Opinion-leader activity is also stepped up when there are shifts in market dynamics, says Nair. “The launch of a new competitive drug, the withdrawal of a drug from market, or the issuance of new guidelines by the Department of Health and Human Services and/or the National Institutes of Health each make pharmaceutical firms intensify their detailing efforts to opinion leaders,” he says.

But the exact size of these word-of-mouth spillover effects has been much debated. Some analysts have put the incremental increase in sales at 80 percent or even 100 percent above what the opinion leader would personally prescribe. “Such reports are a bit naïve,” Nair says. “Still, we found the spillover effect to be significant enough for pharmaceutical firms to continue investing in these activities.”

But challenges abound before pharmaceutical firms can reap the potential benefits of targeting opinion leaders. For starters, there’s the problem of correctly identifying opinion leaders. “There is an entire cottage industry of consulting firms that attempt to pinpoint who these people are,” says Nair. After all, an opinion leader is technically defined by the fact that others look to him or her for guidance in making decisions — and this varies from individual to individual. “A doctor in Palo Alto, California, might not know or care about the opinion of even a very famous specialist in Manhattan, but may instead rely upon a close associate in the same town. And, alternatively, his opinion leader would be very different from the one of a physician who lives in Illinois,” says Nair.

Nair and his colleagues solved that particular problem by basing their research on a survey of 1,500 physicians performed by a leading pharmaceutical company. The study focused on a large therapeutic class of drugs routinely prescribed for a serious chronic disease that impacts a quarter of all U.S. adults. The main objective of the survey was to identify the physicians who most influenced other doctors’ decisions. Thus the doctors surveyed provided the names of the physicians they depended on for guidance — and provided details of how they got their information about their opinion leaders’ beliefs and actions.

This self-identification of each physician’s social network allowed Nair to pinpoint opinion leaders. That information was then coupled with data provided by the pharmaceutical company on its marketing efforts for its drug — as manifested by the detailing efforts targeting individual physicians as well as statistics on the number of prescriptions written by each doctor.

The results were instructive. More than 92 percent of physicians surveyed reported being influenced by only one opinion leader. And the typical opinion leader for this particular class of drugs was a research-active specialist physician associated with a university-based hospital who had published seven scholarly papers.

The data also helped the researchers quantify how doctors found out what their particular opinion leaders thought about a drug. About 95 percent of physicians said they got this information from personal contact. Seventy-eight percent interacted with their opinion leaders through symposia/conferences; 67 percent by meeting in clinical and/or hospital settings; and 32 percent by scientific articles published by the opinion leaders.
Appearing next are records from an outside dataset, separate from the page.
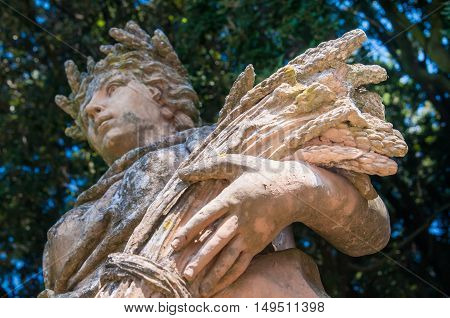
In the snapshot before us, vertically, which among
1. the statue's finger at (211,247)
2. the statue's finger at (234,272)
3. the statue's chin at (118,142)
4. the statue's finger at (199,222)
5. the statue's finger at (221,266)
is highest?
the statue's chin at (118,142)

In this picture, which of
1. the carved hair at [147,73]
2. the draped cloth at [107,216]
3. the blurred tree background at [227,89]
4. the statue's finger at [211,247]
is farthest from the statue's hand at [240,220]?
the blurred tree background at [227,89]

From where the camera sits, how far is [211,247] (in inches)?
171

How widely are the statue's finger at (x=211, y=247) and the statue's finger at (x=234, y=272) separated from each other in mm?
117

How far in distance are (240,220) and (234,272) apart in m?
0.24

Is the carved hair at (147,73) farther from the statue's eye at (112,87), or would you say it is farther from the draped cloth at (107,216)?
the draped cloth at (107,216)

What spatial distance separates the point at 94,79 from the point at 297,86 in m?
1.89

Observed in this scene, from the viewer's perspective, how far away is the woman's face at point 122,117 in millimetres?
6070

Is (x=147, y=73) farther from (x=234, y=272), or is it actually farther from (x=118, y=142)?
(x=234, y=272)

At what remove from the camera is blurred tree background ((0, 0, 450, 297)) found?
9055mm

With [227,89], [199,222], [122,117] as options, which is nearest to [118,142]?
[122,117]

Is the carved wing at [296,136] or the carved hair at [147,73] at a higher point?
the carved hair at [147,73]

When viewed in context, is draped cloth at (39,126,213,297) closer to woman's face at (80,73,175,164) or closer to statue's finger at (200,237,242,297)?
woman's face at (80,73,175,164)

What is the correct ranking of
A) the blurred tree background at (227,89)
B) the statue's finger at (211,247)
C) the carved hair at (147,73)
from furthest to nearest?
1. the blurred tree background at (227,89)
2. the carved hair at (147,73)
3. the statue's finger at (211,247)

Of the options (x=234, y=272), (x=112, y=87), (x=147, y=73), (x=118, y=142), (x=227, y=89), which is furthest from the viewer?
(x=227, y=89)
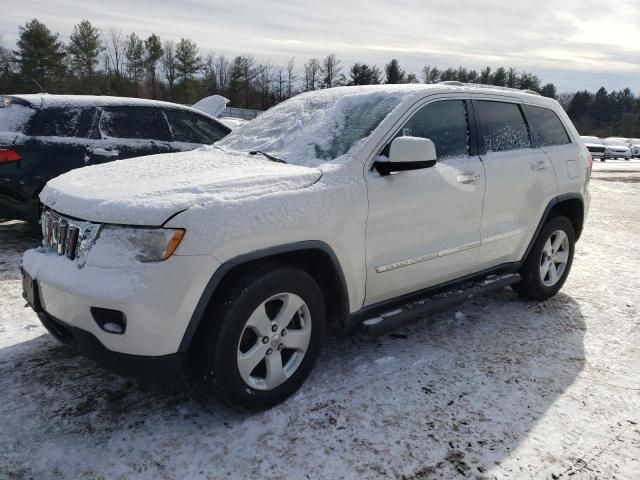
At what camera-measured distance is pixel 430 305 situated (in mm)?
3441

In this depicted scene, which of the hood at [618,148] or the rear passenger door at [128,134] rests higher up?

The researchers also found that certain statistical “controls” were necessary to make sure the right conclusions were drawn from analysis of the data, and that the spillover effects of marketing to opinion leaders were not overstated. The results have implications for other industries, as interest in the effects of social interactions has intensified with the rapid growth of social network websites such as MySpace and Facebook. The current study cautions against the use of naïve statistical methods for analysis of data from these settings, since they can be expected to overstate the extent of spillovers among users.
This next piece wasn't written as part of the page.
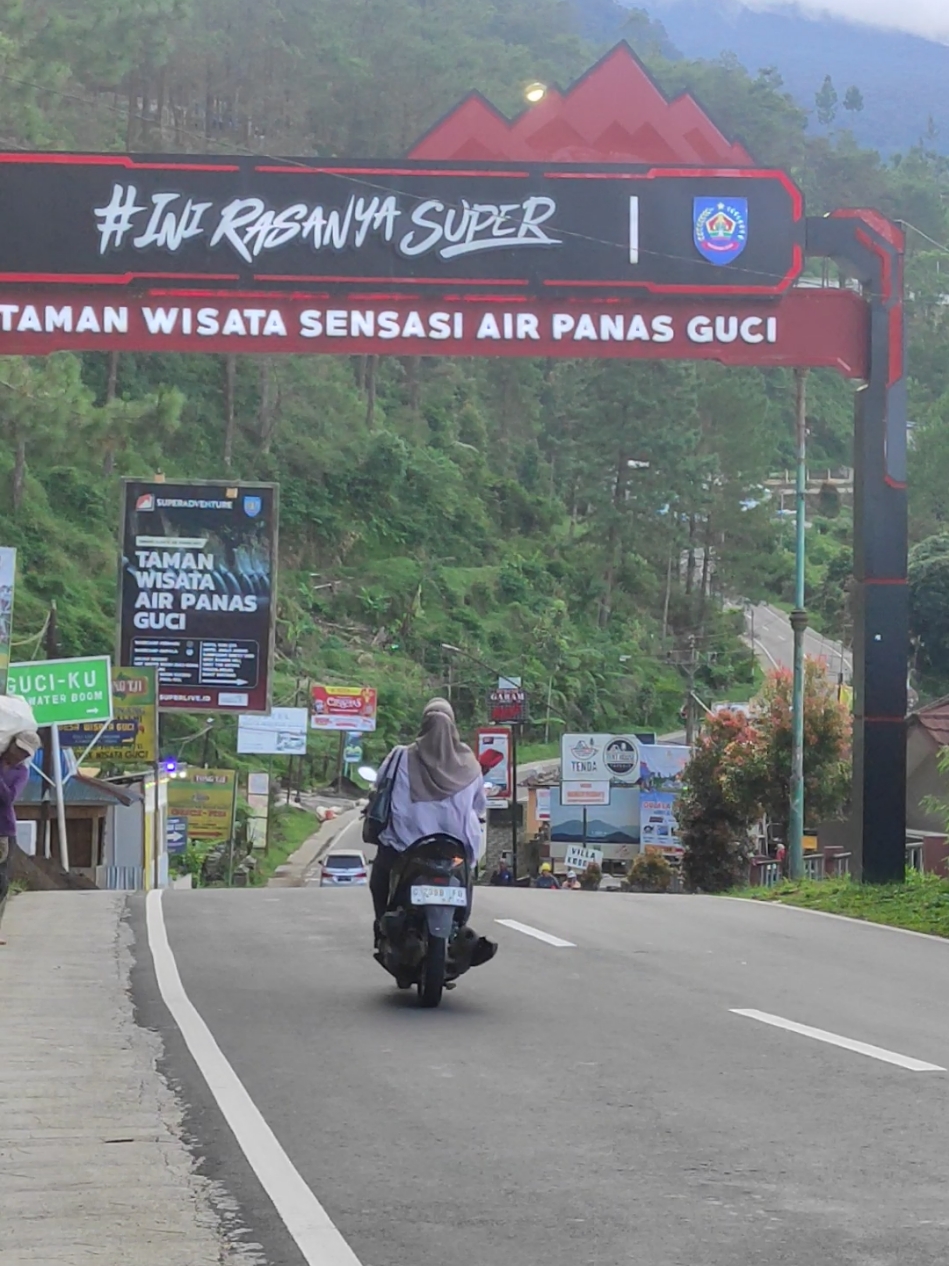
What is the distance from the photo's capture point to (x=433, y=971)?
945 centimetres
The findings have important implications for pharmaceutical firms, according to Nair. Currently, there is a good deal of anecdotal evidence that pharmaceutical firms detail most aggressively to doctors who prescribe more drugs. “Our analysis says that this approach isn’t very effective,” says Nair. “Since the prescription behavior of opinion leaders has such a significant impact on the behavior of others, pharmaceutical firms would be better off focusing more on them.”